··· Document excerpt

Re: [squid-users] what are the Pros and cons filtering urls using squid.conf?

From: Eliezer Croitoru <eliezer_at_ngtech.co.il>
Date: Tue, 11 Jun 2013 16:33:30 +0300

On 6/11/2013 3:36 PM, Marcus Kool wrote:
>
>
> On 06/11/2013 09:09 AM, Jose-Marcio Martins wrote:
>> On 06/11/2013 12:50 PM, Marcus Kool wrote:
>>
>>>
>>> There is a big misunderstanding:
>>> in the old days when the only URL filter was squidguard, Squid had
>>> the be reloaded in order for
>>> squidguard to reloads its database.
>>> And when Squid reloads, *everything* pauses.
>>> _But things have changed since then_:
>>> - ICAP-based URL filters can reload a URL database without Squid
>>> reloading
>>> - ufdbGuard, which is a URL redirector just like squidGuard, can also
>>> reload a URL database without
>>> Squid reloading.

······
··· Given information

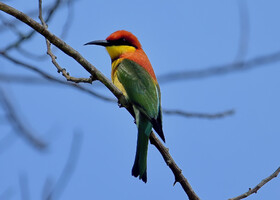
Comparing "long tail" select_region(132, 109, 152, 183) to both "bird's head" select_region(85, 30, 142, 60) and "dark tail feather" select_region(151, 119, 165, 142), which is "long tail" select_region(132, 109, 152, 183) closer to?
"dark tail feather" select_region(151, 119, 165, 142)

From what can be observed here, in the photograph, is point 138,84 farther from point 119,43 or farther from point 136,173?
point 136,173

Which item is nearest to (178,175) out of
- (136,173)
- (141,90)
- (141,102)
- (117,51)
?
(136,173)

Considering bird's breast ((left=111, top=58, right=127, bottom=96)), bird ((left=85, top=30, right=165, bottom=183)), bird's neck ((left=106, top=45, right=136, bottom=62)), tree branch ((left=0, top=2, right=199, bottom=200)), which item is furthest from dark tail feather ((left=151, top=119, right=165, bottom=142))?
bird's neck ((left=106, top=45, right=136, bottom=62))

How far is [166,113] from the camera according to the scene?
2.75m

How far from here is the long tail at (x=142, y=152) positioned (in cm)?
229

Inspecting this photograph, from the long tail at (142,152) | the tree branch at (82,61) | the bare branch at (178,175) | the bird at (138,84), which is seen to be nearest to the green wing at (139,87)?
the bird at (138,84)

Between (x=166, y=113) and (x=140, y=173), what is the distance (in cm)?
59

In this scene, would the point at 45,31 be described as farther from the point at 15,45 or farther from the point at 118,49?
the point at 118,49

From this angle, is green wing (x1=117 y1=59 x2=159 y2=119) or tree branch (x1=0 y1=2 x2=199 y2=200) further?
green wing (x1=117 y1=59 x2=159 y2=119)

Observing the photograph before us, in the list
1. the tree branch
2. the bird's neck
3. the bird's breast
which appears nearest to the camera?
the tree branch

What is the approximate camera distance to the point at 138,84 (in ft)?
9.39

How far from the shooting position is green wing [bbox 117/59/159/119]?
8.43 feet

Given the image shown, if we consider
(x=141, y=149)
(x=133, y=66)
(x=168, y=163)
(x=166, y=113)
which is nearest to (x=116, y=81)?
(x=133, y=66)

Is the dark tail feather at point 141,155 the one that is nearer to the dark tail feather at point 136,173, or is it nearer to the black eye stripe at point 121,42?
the dark tail feather at point 136,173
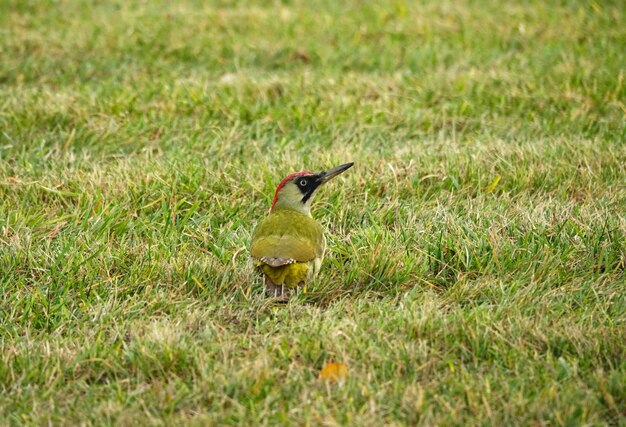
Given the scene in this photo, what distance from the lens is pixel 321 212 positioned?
186 inches

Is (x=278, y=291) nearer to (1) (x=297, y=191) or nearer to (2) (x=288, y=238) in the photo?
(2) (x=288, y=238)

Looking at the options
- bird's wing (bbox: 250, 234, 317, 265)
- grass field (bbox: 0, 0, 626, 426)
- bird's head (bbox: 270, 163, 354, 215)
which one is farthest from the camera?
bird's head (bbox: 270, 163, 354, 215)

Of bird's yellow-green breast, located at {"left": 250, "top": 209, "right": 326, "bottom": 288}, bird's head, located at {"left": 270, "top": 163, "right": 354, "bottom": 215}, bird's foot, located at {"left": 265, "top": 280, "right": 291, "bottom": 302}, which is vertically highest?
bird's head, located at {"left": 270, "top": 163, "right": 354, "bottom": 215}

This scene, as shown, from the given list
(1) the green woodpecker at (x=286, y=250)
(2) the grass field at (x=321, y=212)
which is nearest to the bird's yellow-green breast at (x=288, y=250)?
(1) the green woodpecker at (x=286, y=250)

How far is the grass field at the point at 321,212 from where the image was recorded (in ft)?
10.2

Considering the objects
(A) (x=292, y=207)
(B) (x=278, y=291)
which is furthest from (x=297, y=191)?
(B) (x=278, y=291)

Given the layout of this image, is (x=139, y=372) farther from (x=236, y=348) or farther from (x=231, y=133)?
(x=231, y=133)

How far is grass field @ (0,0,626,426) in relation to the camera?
3.12 meters

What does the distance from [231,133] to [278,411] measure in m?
2.97

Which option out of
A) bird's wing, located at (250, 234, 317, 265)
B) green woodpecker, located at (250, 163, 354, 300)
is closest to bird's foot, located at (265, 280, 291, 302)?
green woodpecker, located at (250, 163, 354, 300)

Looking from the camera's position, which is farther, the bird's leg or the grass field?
the bird's leg

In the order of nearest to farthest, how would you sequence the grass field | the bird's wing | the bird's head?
the grass field < the bird's wing < the bird's head

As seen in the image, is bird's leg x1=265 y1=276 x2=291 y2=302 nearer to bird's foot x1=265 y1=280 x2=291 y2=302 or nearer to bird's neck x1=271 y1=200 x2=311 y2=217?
bird's foot x1=265 y1=280 x2=291 y2=302

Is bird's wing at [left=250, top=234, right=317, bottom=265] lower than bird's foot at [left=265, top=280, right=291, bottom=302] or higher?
higher
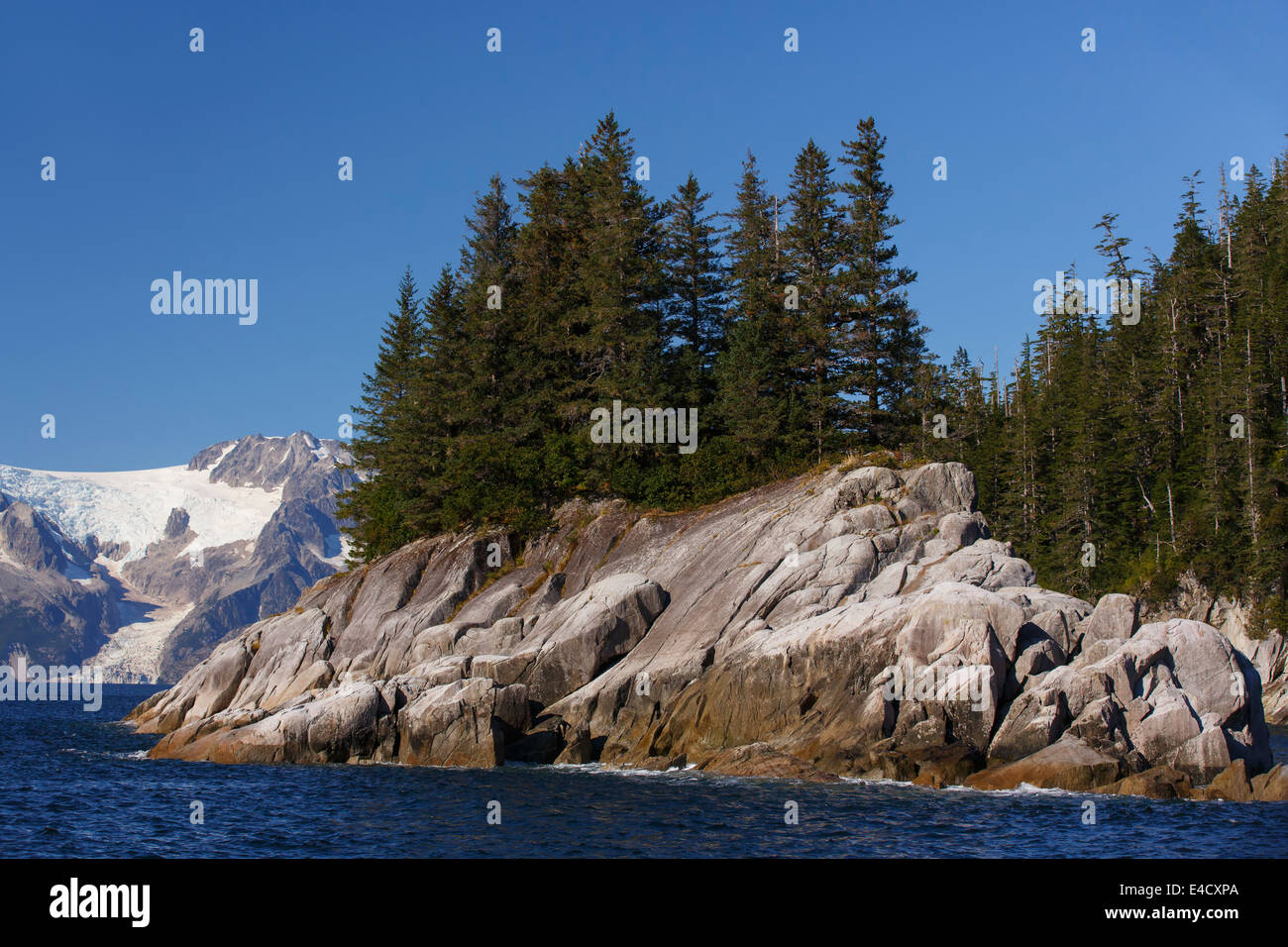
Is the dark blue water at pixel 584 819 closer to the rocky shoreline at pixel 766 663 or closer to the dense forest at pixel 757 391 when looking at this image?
the rocky shoreline at pixel 766 663

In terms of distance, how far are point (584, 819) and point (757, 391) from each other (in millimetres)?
31587

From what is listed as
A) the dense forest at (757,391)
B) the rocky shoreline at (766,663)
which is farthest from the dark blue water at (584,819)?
the dense forest at (757,391)

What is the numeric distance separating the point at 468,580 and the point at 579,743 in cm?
1761

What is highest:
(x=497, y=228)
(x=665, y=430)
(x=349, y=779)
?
(x=497, y=228)

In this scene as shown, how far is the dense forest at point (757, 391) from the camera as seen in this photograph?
184ft

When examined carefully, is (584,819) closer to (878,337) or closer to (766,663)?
(766,663)

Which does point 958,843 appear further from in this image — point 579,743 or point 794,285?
point 794,285

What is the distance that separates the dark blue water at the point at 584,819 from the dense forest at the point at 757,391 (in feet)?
75.6

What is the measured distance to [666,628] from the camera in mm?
45375

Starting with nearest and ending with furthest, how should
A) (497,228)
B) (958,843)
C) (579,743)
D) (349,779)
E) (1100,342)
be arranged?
(958,843) < (349,779) < (579,743) < (497,228) < (1100,342)

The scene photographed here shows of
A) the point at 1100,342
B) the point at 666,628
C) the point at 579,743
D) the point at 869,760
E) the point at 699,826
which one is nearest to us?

······

_Tasks to carry out_
1. Answer these about the squid-users mailing list post:
(a) Who sent the post, and on what date?
(b) What does the post say happens when Squid reloads?
(c) Which two kinds of URL filters can reload a URL database without Squid reloading?
2. Please carry on the squid-users mailing list post about URL filtering from its last line.

_Solved problems_
1.
(a) Eliezer Croitoru, on Tue, 11 Jun 2013.
(b) Everything pauses.
(c) ICAP-based URL filters and ufdbGuard.

2.
>>>
>>> The above implies that ICAP-based filters and ufdbGuard are a good
>>> alternatives for squidguard or
>>> filtering by ACLs.
>>
>> ...
>>
>>> ufdbGuard loads the URL database in memory and is multithreaded.
>>
>> OK. Ok if can handle 50000 queries per second.
>>
>> So my question is... a more direct and precise question, just about
>> ufdbGuard. While ufdbGuard reloads its URL database, does it pauses
>> answering queries ? If yes, how long does it takes ?
>
> ufdbGuard does not pause answering queries from Squid during a reload
> since that would pause Squid and is considered an interruption of service.
>
> ufdbGuard releases the current URL database, loads a new configuration
> and loads a new URL database in 10 seconds on average.
> ufdbGuard has a configurable behaviour in this 10-second interval and
> does either one of:
> - allow all URLs; send immediately an "OK" back to Squid (default)
> - allow all URLs but also introduce artifical delays when sending
> replies back to Squid.
> The effect is that traffic is slowed down and the total number of
> unfiltered URLs is reduced.
> - deny all URLs; send immediately and "not OK" back to Squid. The end
> user receives a message like "try again in a few moments".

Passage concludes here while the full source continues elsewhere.